Romancier fêté, cinéaste admiré, poète méconnu, dramaturge et dessinateur d'exception, Cocteau est l'un des créateurs les plus féconds du XXe siècle. Doté d'une rare aptitude à changer de style et de forme, à mourir à soi pour ressusciter autrement, il évoque par son caractère protéiforme ces deux géants - Picasso et Stravinsky - qui furent ses proches, et parfois ses collaborateurs. Véritable baromètre du climat parisien, il incarna tous les courants et chaque art, l'architecture exceptée: au Cocteau proustien succéda un Cocteau avant-gardiste, puis dadaïste, surréalisant et néoclassique, enfin féerique; bref, cet auto-fictionneur en actes donnait l'impression de faire de lui ce qu'il voulait: jeune homme, il se voyait même en demi-dieu.
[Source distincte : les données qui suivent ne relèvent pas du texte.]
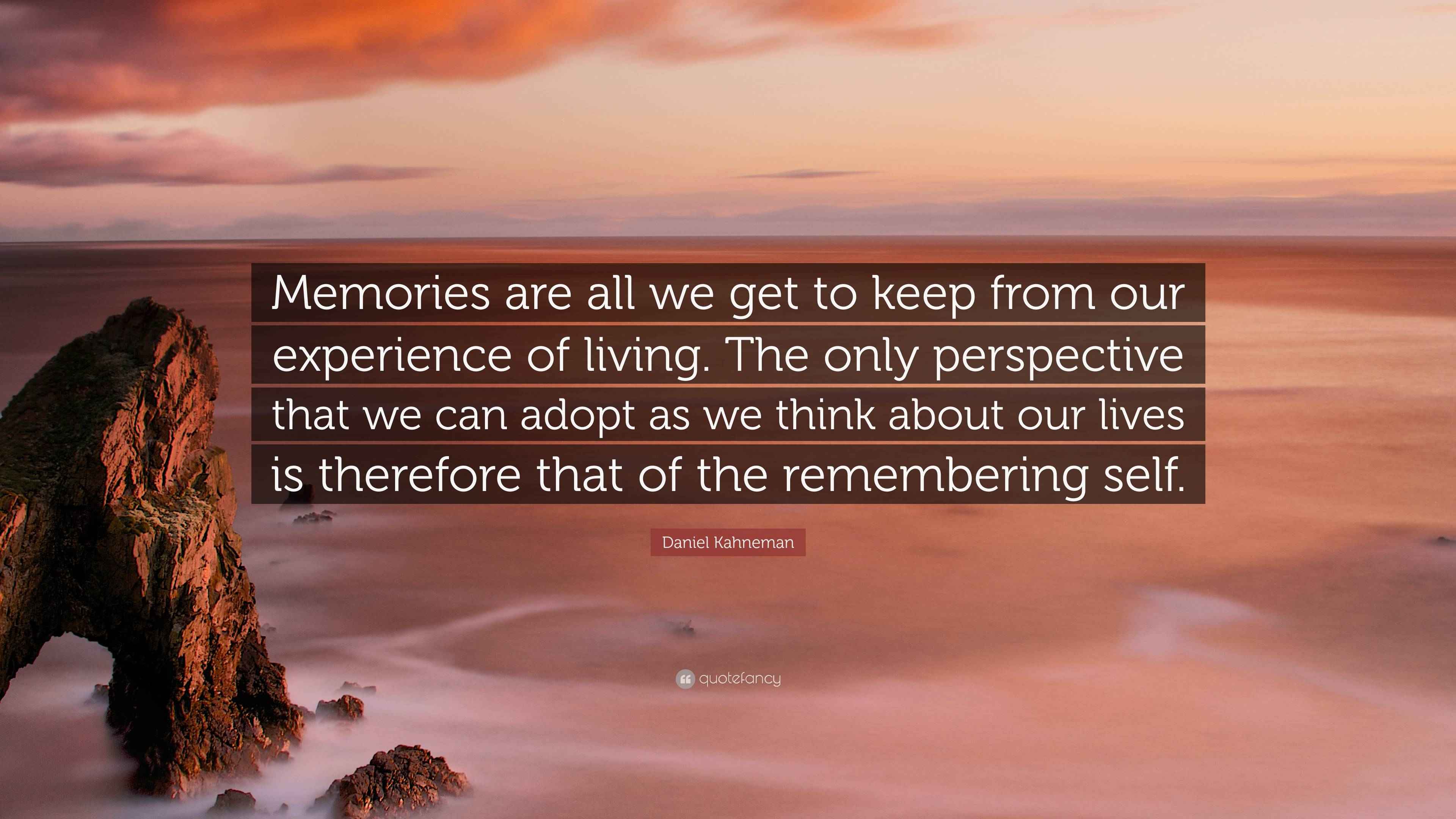 Memories are all we get to keep from our experience of living. The only perspective that we can adopt as we think about our lives is therefore that of the remembering self.

Daniel Kahneman

quotefancy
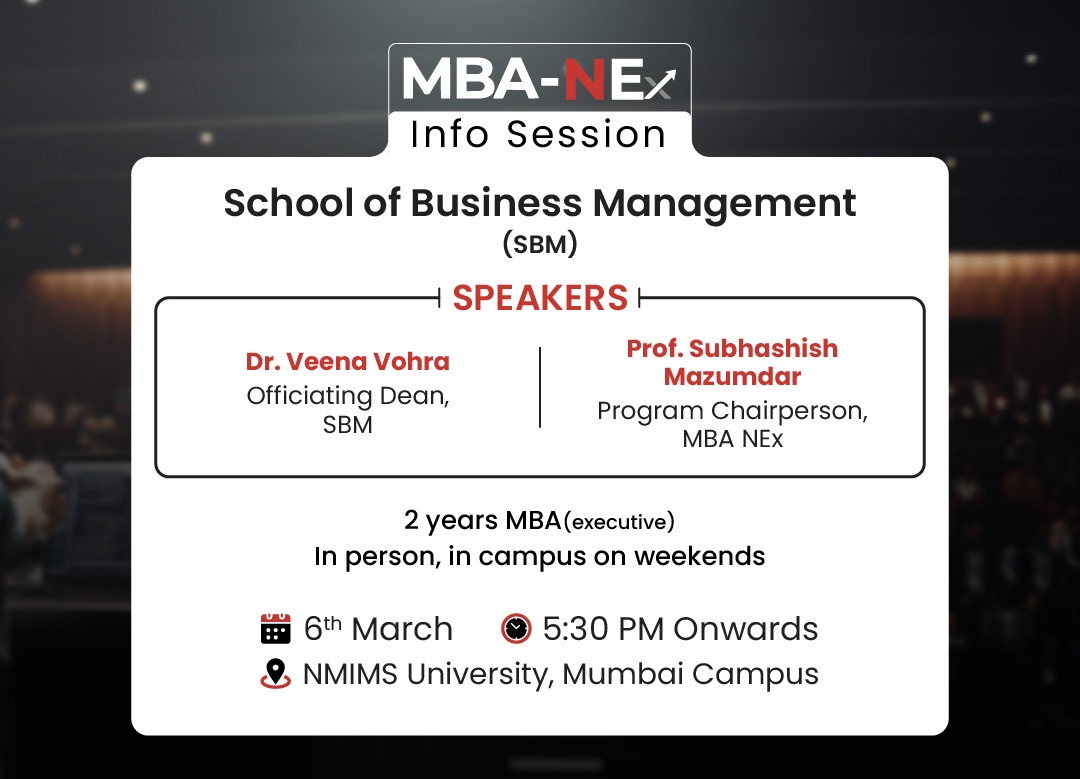 MBA-NEx
Info Session

School of Business Management
(SBM)

SPEAKERS

Dr. Veena Vohra
Officiating Dean, SBM

Prof. Subhashish Mazumdar
Program Chairperson, MBA NEx

2 years MBA(executive)
In person, in campus on weekends

6th March 5:30 PM Onwards
NMIMS University, Mumbai Campus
Aucune biographie d'envergure n'avait paru en France depuis trente ans; nulle n'avait eu pour ambition de replonger ce météore durable dans sa constellation d'origine, de la France de l'affaire Dreyfus à celle de Johnny Hallyday, en passant par cet âge d'or que furent les années 20 et les années sombres de l'Occupation. Outre le romancier fulgurant des Enfants terribles et le Pygmalion de Radiguet, le mémorialiste inspiré de La difficulté d'être et l'amoureux de Marais, on découvrira l'engagé volontaire de 1916, l'opiomane et le «chrétien» de 1925, l'«inventeur» de Genet et l'entraîneur d'un immense boxeur noir-tous «personnages» intensément vivants, imprévisibles et humains. Avec cette biographie inspirée, Claude Arnaud a fait le roman vrai de tous les Cocteau qu'abritait ce créateur hors pair, «brillant comme une larme», mort il y a quarante ans cette année.
Romancier (Le caméléon, 1994, prix Femina du premier roman, et Le jeu des quatre coins, 1998, chez Grasset), biographe (Chamfort, Robert Laffont, 1988, prix Léautaud, prix Fénéon, prix de l'Essai de l'Académie française), Claude Arnaud a travaillé aussi pour le cinéma et le théâtre. Il est critique littéraire au Point.